══ EXCERPTED PASSAGE ══
Exhibition brings together her large-scale, community-centered and participatory projects
for the first time
“Sonya Clark: We Are Each Other”
Oct. 27, 2023-Feb. 18, 2024
“Sonya Clark: We Are Each Other”
Oct. 27, 2023-Feb. 18, 2024
ATLANTA, June 13, 2023 — This fall, the High Museum of Art will present “Sonya Clark: We Are Each Other” (Oct. 27, 2023-Feb. 18, 2024), a major traveling exhibition of the pioneering fiber artist that will bring together her large-scale, community-centered and participatory projects for the first time, including “The Beaded Prayers Project” (1998-ongoing), “The Hair Craft Project” (2014) and the “Monumental Cloth” series (2019).
The exhibition is co-organized by the High, the Cranbrook Art Museum in metro Detroit and the Museum of Arts and Design in New York. Clark’s work centers on race and Black experience, and the collaboration between the institutions is rooted in both audience and context, as all three cities have substantial populations of residents with a lineage to the African diaspora, and each museum is dedicated to celebrating and collecting contemporary art and craft traditions. The exhibition will debut at Cranbrook this summer (June 17-Sept. 24, 2023) and travel to the Museum of Arts and Design next spring (March 23-Sept. 22, 2024) after its presentation at the High.
“We are honored to invite Atlanta to experience, and participate in, Clark’s extraordinary work, which inspires deep thinking about many of the complex issues affecting our society,” said Rand Suffolk, the High’s Nancy and Holcombe T. Green, Jr., director. “The exhibition will also allow visitors to connect with one another as they explore the projects and examine how they reflect our shared experiences and history.”
═══
══ DATA TO PROCESS ══
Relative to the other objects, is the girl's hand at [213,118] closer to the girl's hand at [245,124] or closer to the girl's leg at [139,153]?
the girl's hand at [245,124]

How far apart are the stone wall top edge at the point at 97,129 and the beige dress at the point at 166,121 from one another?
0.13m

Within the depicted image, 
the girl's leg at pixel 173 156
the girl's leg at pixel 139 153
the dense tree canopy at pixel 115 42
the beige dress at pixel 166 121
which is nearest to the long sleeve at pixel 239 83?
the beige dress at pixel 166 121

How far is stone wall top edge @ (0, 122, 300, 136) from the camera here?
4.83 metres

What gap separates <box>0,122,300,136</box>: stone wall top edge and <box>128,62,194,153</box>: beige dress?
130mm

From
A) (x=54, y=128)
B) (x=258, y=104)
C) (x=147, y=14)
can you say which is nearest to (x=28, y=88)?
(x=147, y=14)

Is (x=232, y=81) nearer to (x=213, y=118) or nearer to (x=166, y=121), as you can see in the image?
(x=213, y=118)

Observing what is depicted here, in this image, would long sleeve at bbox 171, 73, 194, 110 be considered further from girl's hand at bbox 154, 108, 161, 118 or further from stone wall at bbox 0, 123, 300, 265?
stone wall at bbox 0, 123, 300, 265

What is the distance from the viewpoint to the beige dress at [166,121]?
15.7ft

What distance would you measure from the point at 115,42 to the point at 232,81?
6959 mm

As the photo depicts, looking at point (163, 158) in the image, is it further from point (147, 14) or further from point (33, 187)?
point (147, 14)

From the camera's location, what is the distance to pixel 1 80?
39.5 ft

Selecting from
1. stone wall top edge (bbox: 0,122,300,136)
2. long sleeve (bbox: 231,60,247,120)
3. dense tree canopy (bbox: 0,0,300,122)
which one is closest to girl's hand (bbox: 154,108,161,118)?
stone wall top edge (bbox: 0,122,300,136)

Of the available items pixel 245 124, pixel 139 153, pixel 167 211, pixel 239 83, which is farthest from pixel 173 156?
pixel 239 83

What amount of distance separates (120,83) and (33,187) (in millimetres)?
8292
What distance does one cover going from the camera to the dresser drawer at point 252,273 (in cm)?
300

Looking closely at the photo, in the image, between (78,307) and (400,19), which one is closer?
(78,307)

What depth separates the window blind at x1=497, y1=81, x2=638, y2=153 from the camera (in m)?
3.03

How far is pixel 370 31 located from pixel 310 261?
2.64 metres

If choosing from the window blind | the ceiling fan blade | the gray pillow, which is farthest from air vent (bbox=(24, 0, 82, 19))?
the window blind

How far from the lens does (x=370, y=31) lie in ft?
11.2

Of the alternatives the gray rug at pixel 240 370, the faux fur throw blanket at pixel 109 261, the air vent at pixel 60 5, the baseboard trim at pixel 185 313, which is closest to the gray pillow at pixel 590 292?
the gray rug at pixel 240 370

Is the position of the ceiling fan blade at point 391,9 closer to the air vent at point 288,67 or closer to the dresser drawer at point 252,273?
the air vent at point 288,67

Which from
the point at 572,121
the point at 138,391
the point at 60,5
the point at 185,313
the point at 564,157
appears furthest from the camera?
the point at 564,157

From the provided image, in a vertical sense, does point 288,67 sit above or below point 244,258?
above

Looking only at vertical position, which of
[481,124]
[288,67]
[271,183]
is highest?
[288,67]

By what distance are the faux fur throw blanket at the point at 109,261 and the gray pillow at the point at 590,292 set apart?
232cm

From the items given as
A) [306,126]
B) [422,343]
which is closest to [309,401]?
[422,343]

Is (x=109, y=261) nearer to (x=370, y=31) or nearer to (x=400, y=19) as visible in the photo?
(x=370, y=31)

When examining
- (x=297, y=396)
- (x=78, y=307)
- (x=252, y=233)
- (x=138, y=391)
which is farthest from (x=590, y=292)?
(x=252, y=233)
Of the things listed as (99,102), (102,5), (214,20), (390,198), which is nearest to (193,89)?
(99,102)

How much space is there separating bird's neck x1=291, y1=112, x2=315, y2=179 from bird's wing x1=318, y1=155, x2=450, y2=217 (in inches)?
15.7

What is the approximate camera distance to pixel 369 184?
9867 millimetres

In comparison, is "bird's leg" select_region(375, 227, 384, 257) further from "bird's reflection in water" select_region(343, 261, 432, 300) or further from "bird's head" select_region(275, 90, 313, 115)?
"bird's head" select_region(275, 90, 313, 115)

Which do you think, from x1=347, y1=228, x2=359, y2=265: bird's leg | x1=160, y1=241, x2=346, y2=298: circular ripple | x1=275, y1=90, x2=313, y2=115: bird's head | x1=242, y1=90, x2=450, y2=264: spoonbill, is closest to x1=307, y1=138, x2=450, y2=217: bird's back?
═══
> [SHORT EXERCISE 1]:
Extract from the records every line that contains the string "beige".
> [SHORT EXERCISE 2]:
Extend the text on the Sonya Clark exhibition, starting after its final sentence.

> [WRITTEN ANSWER 1]:
How far apart are the stone wall top edge at the point at 97,129 and the beige dress at the point at 166,121 from one another?
the beige dress at pixel 166 121
the beige dress at pixel 166 121
What gap separates <box>0,122,300,136</box>: stone wall top edge and <box>128,62,194,153</box>: beige dress?
What is the distance from the viewpoint to the beige dress at [166,121]?

> [WRITTEN ANSWER 2]:
Clark is acclaimed for using everyday fiber materials, such as hair, flags and found fabric, and a range of textile techniques including weaving, braiding, quilting and beading, to examine issues of history, racial injustice, cultural legacies and reconciliation. “We Are Each Other” shows how her community-centered projects facilitate new collective encounters across racial, gender and socioeconomic divisions. In addition to her large-scale installations, the exhibition will feature a range of her photographs, prints and sculpture.
The ethos of Clark’s participatory works is embedded in the exhibition title, which is inspired by the Gwendolyn Brooks poem “Paul Robeson” (1970), about the civil rights activist, which closes with, “we are each other’s harvest/we are each other’s business/we are each other’s magnitude and bond.”
Clark said of the exhibition, “I am a collaboration, as is each artwork. A collaboration, a generational connection, a tie between us. From the ancestral substance that makes up my bones and blood to the engagement with community, all of it functions as a means to do the necessary work.”
Monica Obniski, the High’s curator of decorative arts and design, added, “Sonya Clark’s highly metaphorical work invites us to think in profound and new ways about our shared history, as she allows for additional voices to create new cultural narratives. I’m excited for Atlanta audiences to encounter her projects and to accept the artist’s invitation to participate in the broader work of making society better.”
The exhibition will feature six of Clark’s projects created through mass participation:
“The Beaded Prayers Project” (1998-present)
This installation comprises thousands of small memorial pouches, created by community members across the globe, that are made using fabric from loved ones or donated material and contain a written commemoration, intention, wish or prayer. Each pouch is sewn shut with decorative beads and hung on large panels.
“The Hair Craft Project” (2014)
Inspired in part by the Atlanta company Bronner Brothers’ International Beauty Show, Clark worked with Black hair stylists in Richmond, Virginia, to break down barriers between hair salons and galleries as sites of aesthetics, craft, skill, improvisation and commerce. In a series of photographs and braided hair designs, the project shows both the stylists’ ability to manipulate the hairs on Clark’s head and their undeniable textile artistry on canvases stitched with thread. Together, the works examine cultural narratives embedded within the everyday materials of cloth and hair.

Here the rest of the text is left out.